Elsewhere, tech stocks hit a multi-year high on Tuesday. The positive sentiment towards tech was supported by record high shares of Apple amid its WWDC conference and Microsoft's acquisition of software coding firm GitHub. Many analysts also believe the sector is far from hitting a bubble and the high valuations are justified.
Italy's FTSE MIB was the worst performing index, down more than 1 percent, following a speech by the country's new prime minister in parliament. Political outsider Giuseppe Conte promised "radical change" in his speech and said the anti-establishment government would introduce universal basic income and crack down on immigration.
The Dublin-based firm Smurfit Kappa led the losses, down by more than 6.4 percent. Traders were reacting to a report raising doubts about a possible takeover from International Paper. WPP also fell almost 3 percent after Berenberg analysts said the situation at the ad firm will get worse before it gets better.
Meanwhile, the U.K. government said it was willing to give Twenty-First Century Fox a provisional green light to buy Sky if it agreed to sell its Sky News channel. If Fox's bid for Sky were to be approved, that could trigger a bidding war with Comcast. Shares of Sky rose almost 0.3 percent.
Trade talks and data
Overall, sentiment was dampened by trade news with relations between the U.S. and China dominating. On Monday, the White House said that it would continue to have a strong relationship with Canada, Mexico and the European Union, despite its recently-imposed tariffs on steel and aluminum exports.

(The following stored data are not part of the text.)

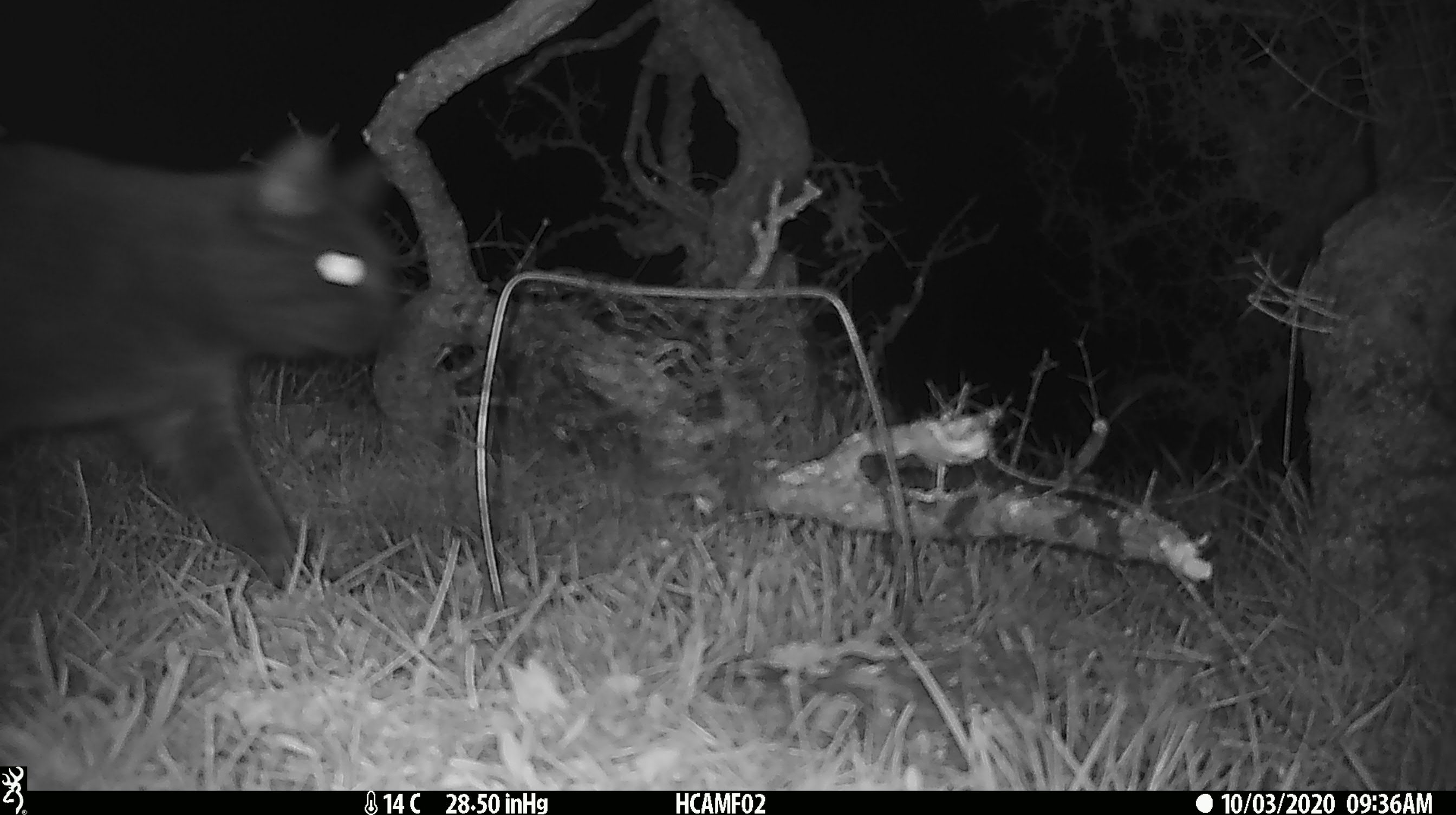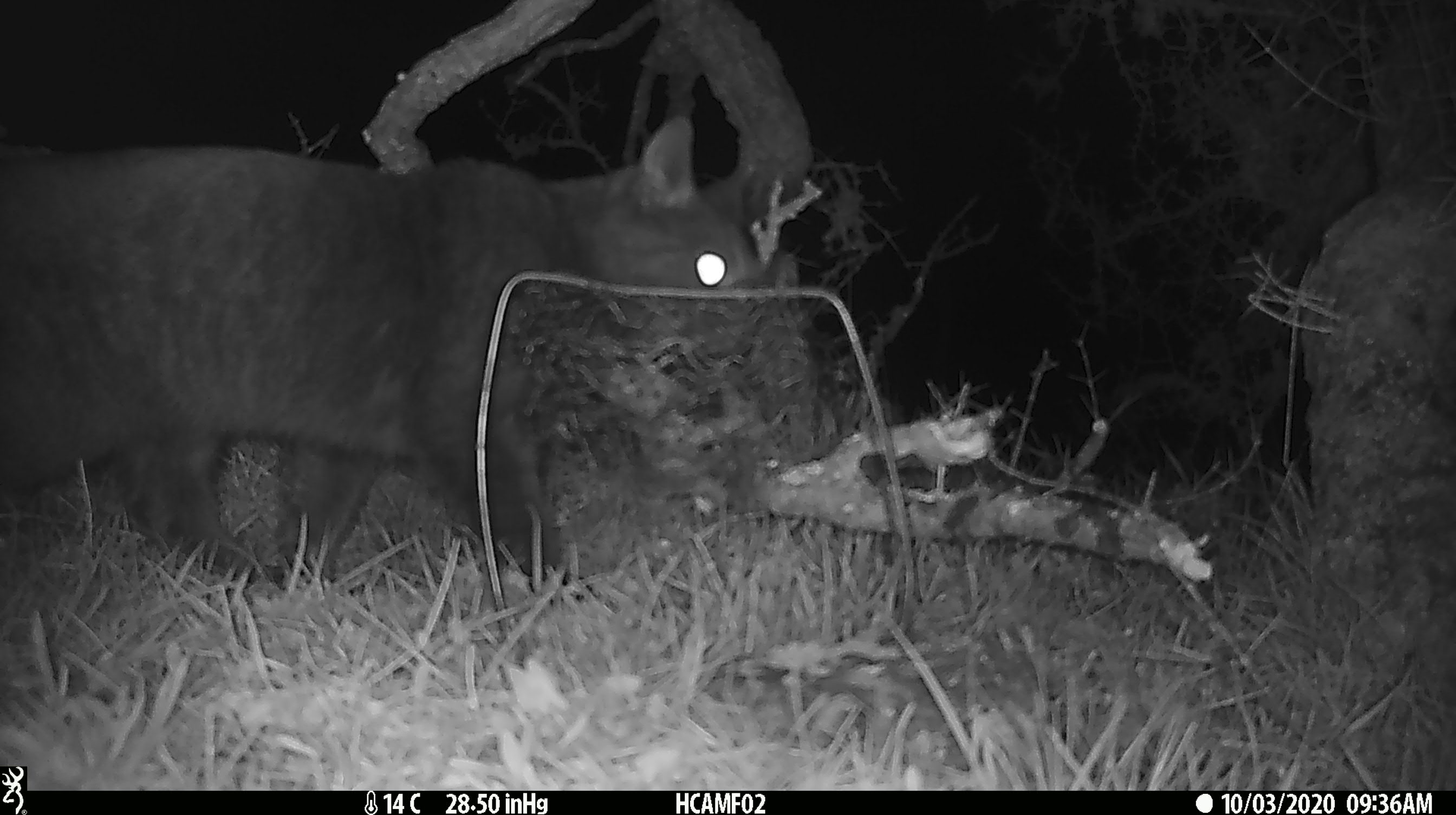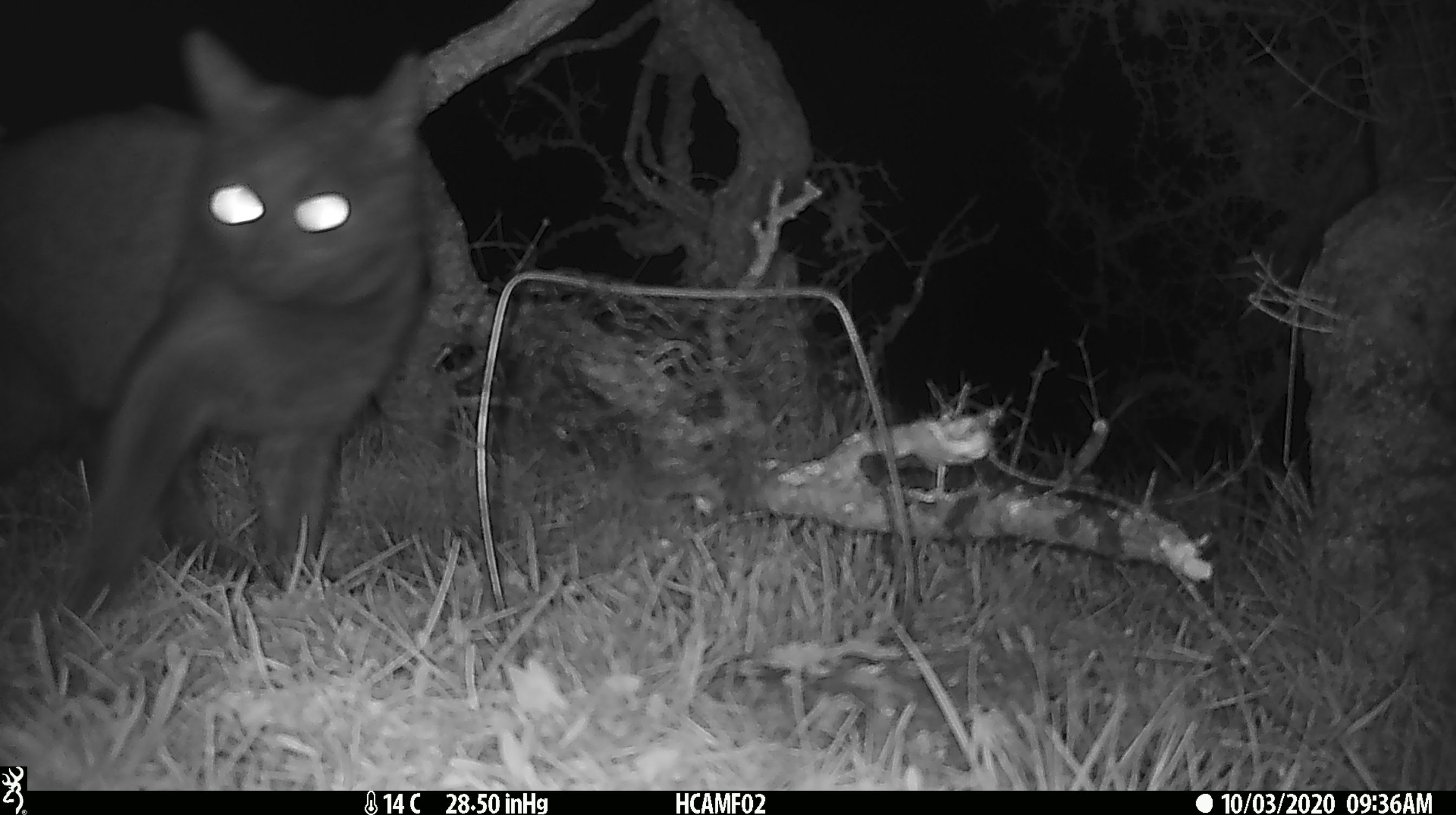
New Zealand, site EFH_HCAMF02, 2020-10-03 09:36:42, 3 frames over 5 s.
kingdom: Animalia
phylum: Chordata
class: Mammalia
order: Carnivora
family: Felidae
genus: Felis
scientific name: Felis catus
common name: domestic cat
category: cat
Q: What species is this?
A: Cat (domestic cat) (Felis catus).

Meanwhile, the ongoing Brexit process has met another stumbling block. U.K. Prime Minister Theresa May will not publish a report outlining a future U.K.-EU relationship ahead of a European Council meeting at the end of the month, the Financial Times reported on Monday. Business leaders met with May at Downing Street on Monday, pushing the importance of frictionless trade with the EU rather than tariffs.
Euro area composite PMI figures showed a slight slow down in activity in May. The IHS Markit's final composite purchasing manager's index fell to an 18-month low that month to 54.1.